I was an English major, but even I can do this math. My rent for the bigger place is $170 more per month. I’m going to be bringing home around $300 less per month in paychecks. I’ll be paying $120 for parking. Friends, that’s almost $600 per month that I am no longer going to have access to. I’m a single mom. Ouch. Let’s not even discuss the fact that my oldest son is going through a growth spurt and eats approximately $75 in food each day all by himself, and that if my own teeth are any indication, all of my children will soon need some expensive orthodontia.
I have to remind myself that I am doing this for the greater good. My sacrifice now is going to pay off in the coming years because I will have more opportunities at the company I’m joining. It’s just going to hurt for a little while.
I asked Greg if he’s going to mind that I’m poor and he assured me he won’t.
I’m silently freaking out. I need to pack this house, somehow find time to shop for business casual attire and also figure out how I will make ends meet for the next year or two. I need to put a smile on my face and pretend I’m not bothered that, more than a year after Greg and I started dating, his situation with his ex-wife is not only NOT better, it’s actually worse. Pretty hard to look forward to living with him when his ex is actively trying to break us up and convince her children that my kids and I are morally and intellectually bankrupt.
As friends reminded me – I’ve made leaps of faith before and I’ve come out ahead. I am strong and I can weather a little halt in the old cashflow for a while. I’m not married to Greg; we don’t share children or property and so, if it turns out my needs for the relationship aren’t being met I can, with sorrow, tell him we need to move on without each other. He may do the same to me first, there are no guarantees. Right now we love each other and want to be together until we are old and gray, we’re just not sure how to get there yet. Dating with children and jobs and homes and all that fun stuff is not simple.

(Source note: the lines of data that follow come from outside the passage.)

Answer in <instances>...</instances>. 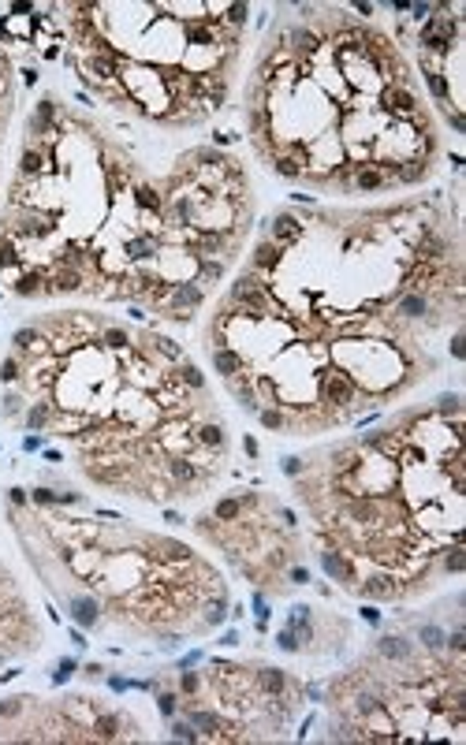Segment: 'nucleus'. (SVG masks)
I'll use <instances>...</instances> for the list:
<instances>
[{"mask_svg": "<svg viewBox=\"0 0 466 745\" xmlns=\"http://www.w3.org/2000/svg\"><path fill=\"white\" fill-rule=\"evenodd\" d=\"M198 690H202V674H198V671H183L180 674V693H183V697H194Z\"/></svg>", "mask_w": 466, "mask_h": 745, "instance_id": "nucleus-6", "label": "nucleus"}, {"mask_svg": "<svg viewBox=\"0 0 466 745\" xmlns=\"http://www.w3.org/2000/svg\"><path fill=\"white\" fill-rule=\"evenodd\" d=\"M243 514V500L239 496H227V500H216L213 503V518L216 522H235Z\"/></svg>", "mask_w": 466, "mask_h": 745, "instance_id": "nucleus-4", "label": "nucleus"}, {"mask_svg": "<svg viewBox=\"0 0 466 745\" xmlns=\"http://www.w3.org/2000/svg\"><path fill=\"white\" fill-rule=\"evenodd\" d=\"M131 343H135V335L127 332L123 324H112V321H108V324L101 328V347H105V351H112V354H123Z\"/></svg>", "mask_w": 466, "mask_h": 745, "instance_id": "nucleus-3", "label": "nucleus"}, {"mask_svg": "<svg viewBox=\"0 0 466 745\" xmlns=\"http://www.w3.org/2000/svg\"><path fill=\"white\" fill-rule=\"evenodd\" d=\"M175 701H180L175 693H161V712H164V715H175V708H180Z\"/></svg>", "mask_w": 466, "mask_h": 745, "instance_id": "nucleus-9", "label": "nucleus"}, {"mask_svg": "<svg viewBox=\"0 0 466 745\" xmlns=\"http://www.w3.org/2000/svg\"><path fill=\"white\" fill-rule=\"evenodd\" d=\"M34 503H37V507H56V492L37 489V492H34Z\"/></svg>", "mask_w": 466, "mask_h": 745, "instance_id": "nucleus-8", "label": "nucleus"}, {"mask_svg": "<svg viewBox=\"0 0 466 745\" xmlns=\"http://www.w3.org/2000/svg\"><path fill=\"white\" fill-rule=\"evenodd\" d=\"M194 436H198V447H202V451L224 455V447H227V432H224V425L216 421V417H213V421H198Z\"/></svg>", "mask_w": 466, "mask_h": 745, "instance_id": "nucleus-2", "label": "nucleus"}, {"mask_svg": "<svg viewBox=\"0 0 466 745\" xmlns=\"http://www.w3.org/2000/svg\"><path fill=\"white\" fill-rule=\"evenodd\" d=\"M209 358H213V369L224 376V380H235L239 373H246V358L235 351V347H209Z\"/></svg>", "mask_w": 466, "mask_h": 745, "instance_id": "nucleus-1", "label": "nucleus"}, {"mask_svg": "<svg viewBox=\"0 0 466 745\" xmlns=\"http://www.w3.org/2000/svg\"><path fill=\"white\" fill-rule=\"evenodd\" d=\"M422 645L429 649V656H440L444 652V630L440 626H422Z\"/></svg>", "mask_w": 466, "mask_h": 745, "instance_id": "nucleus-5", "label": "nucleus"}, {"mask_svg": "<svg viewBox=\"0 0 466 745\" xmlns=\"http://www.w3.org/2000/svg\"><path fill=\"white\" fill-rule=\"evenodd\" d=\"M280 470H284L287 477H302V473H306V462H302V459H284Z\"/></svg>", "mask_w": 466, "mask_h": 745, "instance_id": "nucleus-7", "label": "nucleus"}, {"mask_svg": "<svg viewBox=\"0 0 466 745\" xmlns=\"http://www.w3.org/2000/svg\"><path fill=\"white\" fill-rule=\"evenodd\" d=\"M243 447H246V455H250V459L257 455V444H254V436H246V440H243Z\"/></svg>", "mask_w": 466, "mask_h": 745, "instance_id": "nucleus-11", "label": "nucleus"}, {"mask_svg": "<svg viewBox=\"0 0 466 745\" xmlns=\"http://www.w3.org/2000/svg\"><path fill=\"white\" fill-rule=\"evenodd\" d=\"M451 354H455V358H463V332H455V340H451Z\"/></svg>", "mask_w": 466, "mask_h": 745, "instance_id": "nucleus-10", "label": "nucleus"}]
</instances>
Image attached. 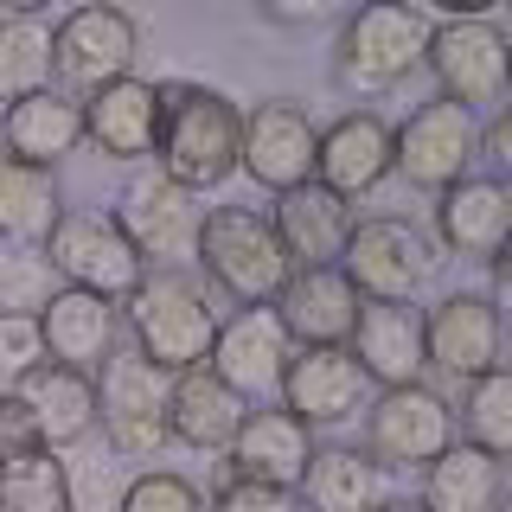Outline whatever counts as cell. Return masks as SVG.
Here are the masks:
<instances>
[{
    "instance_id": "37",
    "label": "cell",
    "mask_w": 512,
    "mask_h": 512,
    "mask_svg": "<svg viewBox=\"0 0 512 512\" xmlns=\"http://www.w3.org/2000/svg\"><path fill=\"white\" fill-rule=\"evenodd\" d=\"M39 359H45L39 320H32V314H0V384H13L20 372H32Z\"/></svg>"
},
{
    "instance_id": "6",
    "label": "cell",
    "mask_w": 512,
    "mask_h": 512,
    "mask_svg": "<svg viewBox=\"0 0 512 512\" xmlns=\"http://www.w3.org/2000/svg\"><path fill=\"white\" fill-rule=\"evenodd\" d=\"M436 244L410 218H352L340 269L359 288V301H410L416 288L436 276Z\"/></svg>"
},
{
    "instance_id": "1",
    "label": "cell",
    "mask_w": 512,
    "mask_h": 512,
    "mask_svg": "<svg viewBox=\"0 0 512 512\" xmlns=\"http://www.w3.org/2000/svg\"><path fill=\"white\" fill-rule=\"evenodd\" d=\"M160 90V128H154V173L173 180L180 192H212L237 173V135L244 116L224 90L205 84H154Z\"/></svg>"
},
{
    "instance_id": "30",
    "label": "cell",
    "mask_w": 512,
    "mask_h": 512,
    "mask_svg": "<svg viewBox=\"0 0 512 512\" xmlns=\"http://www.w3.org/2000/svg\"><path fill=\"white\" fill-rule=\"evenodd\" d=\"M52 90V20L39 7L0 13V103H26V96Z\"/></svg>"
},
{
    "instance_id": "15",
    "label": "cell",
    "mask_w": 512,
    "mask_h": 512,
    "mask_svg": "<svg viewBox=\"0 0 512 512\" xmlns=\"http://www.w3.org/2000/svg\"><path fill=\"white\" fill-rule=\"evenodd\" d=\"M391 173V122L378 109H346L333 128H320L314 141V180L333 192V199H365V192L384 186Z\"/></svg>"
},
{
    "instance_id": "34",
    "label": "cell",
    "mask_w": 512,
    "mask_h": 512,
    "mask_svg": "<svg viewBox=\"0 0 512 512\" xmlns=\"http://www.w3.org/2000/svg\"><path fill=\"white\" fill-rule=\"evenodd\" d=\"M116 512H205V493L192 487L186 474H173V468H148V474H135L122 487Z\"/></svg>"
},
{
    "instance_id": "16",
    "label": "cell",
    "mask_w": 512,
    "mask_h": 512,
    "mask_svg": "<svg viewBox=\"0 0 512 512\" xmlns=\"http://www.w3.org/2000/svg\"><path fill=\"white\" fill-rule=\"evenodd\" d=\"M276 391H282V410L301 416L308 429L346 423V416H359V404H365V378H359V365H352L346 346H295Z\"/></svg>"
},
{
    "instance_id": "36",
    "label": "cell",
    "mask_w": 512,
    "mask_h": 512,
    "mask_svg": "<svg viewBox=\"0 0 512 512\" xmlns=\"http://www.w3.org/2000/svg\"><path fill=\"white\" fill-rule=\"evenodd\" d=\"M212 512H308L295 487H276V480H237L224 474L212 493Z\"/></svg>"
},
{
    "instance_id": "13",
    "label": "cell",
    "mask_w": 512,
    "mask_h": 512,
    "mask_svg": "<svg viewBox=\"0 0 512 512\" xmlns=\"http://www.w3.org/2000/svg\"><path fill=\"white\" fill-rule=\"evenodd\" d=\"M314 141H320V128L308 122V109L276 96V103H256L244 116L237 167H244L256 186H269V192H295V186L314 180Z\"/></svg>"
},
{
    "instance_id": "31",
    "label": "cell",
    "mask_w": 512,
    "mask_h": 512,
    "mask_svg": "<svg viewBox=\"0 0 512 512\" xmlns=\"http://www.w3.org/2000/svg\"><path fill=\"white\" fill-rule=\"evenodd\" d=\"M64 218L58 205V180L45 167H20V160L0 154V244L39 250L52 237V224Z\"/></svg>"
},
{
    "instance_id": "24",
    "label": "cell",
    "mask_w": 512,
    "mask_h": 512,
    "mask_svg": "<svg viewBox=\"0 0 512 512\" xmlns=\"http://www.w3.org/2000/svg\"><path fill=\"white\" fill-rule=\"evenodd\" d=\"M39 346L52 365H71V372H96V365L116 352V301L84 295V288H52L39 314Z\"/></svg>"
},
{
    "instance_id": "22",
    "label": "cell",
    "mask_w": 512,
    "mask_h": 512,
    "mask_svg": "<svg viewBox=\"0 0 512 512\" xmlns=\"http://www.w3.org/2000/svg\"><path fill=\"white\" fill-rule=\"evenodd\" d=\"M308 455H314V429L288 410H244L231 448H224V474L237 480H276V487H301L308 474Z\"/></svg>"
},
{
    "instance_id": "33",
    "label": "cell",
    "mask_w": 512,
    "mask_h": 512,
    "mask_svg": "<svg viewBox=\"0 0 512 512\" xmlns=\"http://www.w3.org/2000/svg\"><path fill=\"white\" fill-rule=\"evenodd\" d=\"M461 429H468V448H480L493 461L512 448V372L506 365L461 384Z\"/></svg>"
},
{
    "instance_id": "18",
    "label": "cell",
    "mask_w": 512,
    "mask_h": 512,
    "mask_svg": "<svg viewBox=\"0 0 512 512\" xmlns=\"http://www.w3.org/2000/svg\"><path fill=\"white\" fill-rule=\"evenodd\" d=\"M423 340H429V365H442L448 378H480L500 365V308L487 295H442L436 308L423 314Z\"/></svg>"
},
{
    "instance_id": "40",
    "label": "cell",
    "mask_w": 512,
    "mask_h": 512,
    "mask_svg": "<svg viewBox=\"0 0 512 512\" xmlns=\"http://www.w3.org/2000/svg\"><path fill=\"white\" fill-rule=\"evenodd\" d=\"M372 512H423V500H378Z\"/></svg>"
},
{
    "instance_id": "19",
    "label": "cell",
    "mask_w": 512,
    "mask_h": 512,
    "mask_svg": "<svg viewBox=\"0 0 512 512\" xmlns=\"http://www.w3.org/2000/svg\"><path fill=\"white\" fill-rule=\"evenodd\" d=\"M512 237V192L500 180H455L436 192V244L468 263H500Z\"/></svg>"
},
{
    "instance_id": "26",
    "label": "cell",
    "mask_w": 512,
    "mask_h": 512,
    "mask_svg": "<svg viewBox=\"0 0 512 512\" xmlns=\"http://www.w3.org/2000/svg\"><path fill=\"white\" fill-rule=\"evenodd\" d=\"M160 128V90L148 77H116L96 96H84V141L109 160H148Z\"/></svg>"
},
{
    "instance_id": "9",
    "label": "cell",
    "mask_w": 512,
    "mask_h": 512,
    "mask_svg": "<svg viewBox=\"0 0 512 512\" xmlns=\"http://www.w3.org/2000/svg\"><path fill=\"white\" fill-rule=\"evenodd\" d=\"M474 148H480V116L436 96V103H416L391 128V173H404L416 192H448L455 180H468Z\"/></svg>"
},
{
    "instance_id": "12",
    "label": "cell",
    "mask_w": 512,
    "mask_h": 512,
    "mask_svg": "<svg viewBox=\"0 0 512 512\" xmlns=\"http://www.w3.org/2000/svg\"><path fill=\"white\" fill-rule=\"evenodd\" d=\"M448 442H455V410L429 384L378 391V404L365 410V455L378 468H429Z\"/></svg>"
},
{
    "instance_id": "14",
    "label": "cell",
    "mask_w": 512,
    "mask_h": 512,
    "mask_svg": "<svg viewBox=\"0 0 512 512\" xmlns=\"http://www.w3.org/2000/svg\"><path fill=\"white\" fill-rule=\"evenodd\" d=\"M352 365H359L365 384H423L429 372V340H423V308L410 301H359V320H352Z\"/></svg>"
},
{
    "instance_id": "20",
    "label": "cell",
    "mask_w": 512,
    "mask_h": 512,
    "mask_svg": "<svg viewBox=\"0 0 512 512\" xmlns=\"http://www.w3.org/2000/svg\"><path fill=\"white\" fill-rule=\"evenodd\" d=\"M276 320H282L288 346H346L352 320H359V288L346 282L340 263L295 269L276 295Z\"/></svg>"
},
{
    "instance_id": "8",
    "label": "cell",
    "mask_w": 512,
    "mask_h": 512,
    "mask_svg": "<svg viewBox=\"0 0 512 512\" xmlns=\"http://www.w3.org/2000/svg\"><path fill=\"white\" fill-rule=\"evenodd\" d=\"M135 45H141V32L122 7H71L52 26V84L71 96V103H84V96H96L103 84L128 77Z\"/></svg>"
},
{
    "instance_id": "38",
    "label": "cell",
    "mask_w": 512,
    "mask_h": 512,
    "mask_svg": "<svg viewBox=\"0 0 512 512\" xmlns=\"http://www.w3.org/2000/svg\"><path fill=\"white\" fill-rule=\"evenodd\" d=\"M474 160H487V167H506V160H512V122L506 116H487V122H480Z\"/></svg>"
},
{
    "instance_id": "2",
    "label": "cell",
    "mask_w": 512,
    "mask_h": 512,
    "mask_svg": "<svg viewBox=\"0 0 512 512\" xmlns=\"http://www.w3.org/2000/svg\"><path fill=\"white\" fill-rule=\"evenodd\" d=\"M128 333H135V352L154 372L180 378V372L212 359L218 308H212V295H205V282H192L186 269H154V276L128 295Z\"/></svg>"
},
{
    "instance_id": "32",
    "label": "cell",
    "mask_w": 512,
    "mask_h": 512,
    "mask_svg": "<svg viewBox=\"0 0 512 512\" xmlns=\"http://www.w3.org/2000/svg\"><path fill=\"white\" fill-rule=\"evenodd\" d=\"M0 512H71V474L52 448L0 461Z\"/></svg>"
},
{
    "instance_id": "27",
    "label": "cell",
    "mask_w": 512,
    "mask_h": 512,
    "mask_svg": "<svg viewBox=\"0 0 512 512\" xmlns=\"http://www.w3.org/2000/svg\"><path fill=\"white\" fill-rule=\"evenodd\" d=\"M0 141H7V160L52 173L64 154L84 148V103H71L64 90H39L0 116Z\"/></svg>"
},
{
    "instance_id": "4",
    "label": "cell",
    "mask_w": 512,
    "mask_h": 512,
    "mask_svg": "<svg viewBox=\"0 0 512 512\" xmlns=\"http://www.w3.org/2000/svg\"><path fill=\"white\" fill-rule=\"evenodd\" d=\"M423 39H429V20L416 7H397V0L359 7V13H346V26H340L333 77H340L346 90H359V96L397 90L416 64H423Z\"/></svg>"
},
{
    "instance_id": "21",
    "label": "cell",
    "mask_w": 512,
    "mask_h": 512,
    "mask_svg": "<svg viewBox=\"0 0 512 512\" xmlns=\"http://www.w3.org/2000/svg\"><path fill=\"white\" fill-rule=\"evenodd\" d=\"M7 391L20 397V410L32 416V429H39V442L52 448V455L71 448V442H84L96 429V378L90 372H71V365L39 359L32 372L13 378Z\"/></svg>"
},
{
    "instance_id": "23",
    "label": "cell",
    "mask_w": 512,
    "mask_h": 512,
    "mask_svg": "<svg viewBox=\"0 0 512 512\" xmlns=\"http://www.w3.org/2000/svg\"><path fill=\"white\" fill-rule=\"evenodd\" d=\"M269 231H276V244H282V256L295 269H327V263H340V250H346L352 205L333 199L320 180H308V186H295V192H276Z\"/></svg>"
},
{
    "instance_id": "5",
    "label": "cell",
    "mask_w": 512,
    "mask_h": 512,
    "mask_svg": "<svg viewBox=\"0 0 512 512\" xmlns=\"http://www.w3.org/2000/svg\"><path fill=\"white\" fill-rule=\"evenodd\" d=\"M45 269L64 276V288H84L103 301H128L148 282V263L135 256V244L122 237V224L109 212H64L45 237Z\"/></svg>"
},
{
    "instance_id": "10",
    "label": "cell",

And yet, despite the freaking out, I’m excited. Walking in to this new job at a company that has approximately 108 times as many employees as my current company is going to feel a bit like walking into the high school my first day of tenth grade and realizing the senior guys looked like MEN and thinking omg who am I going to sit with at lunch and will anyone like me and am I going to be wearing the right clothes? But, despite my total lack of coolness and my deep social anxiety, I survived high school and I will survive the new job. I may end up enjoying it. Strongly hoping that one day I end up in a position of authority there. I may have less money for a while but I’m fortunate enough to have some wiggle room in my budget. Luxuries that I can give up until I pay my dues and earn some raises.
The new house is going to cost more but its size and storage are going to bring me so much peace, you have no idea. Do you know how much of my energy was sapped by the mountains of laundry in my living room and bedroom? Hooray, no more storing kitchen gadgets in the living room because the cupboards are too full! No more food in the linen closet. My boys will have significantly fewer Lego-related injuries because they won’t have to cram every single one of their possessions into their bedroom anymore; they will have a big living area for toys and spreading out.
Now I just need someone to teach me how to mow the lawn and I’ll be good to go.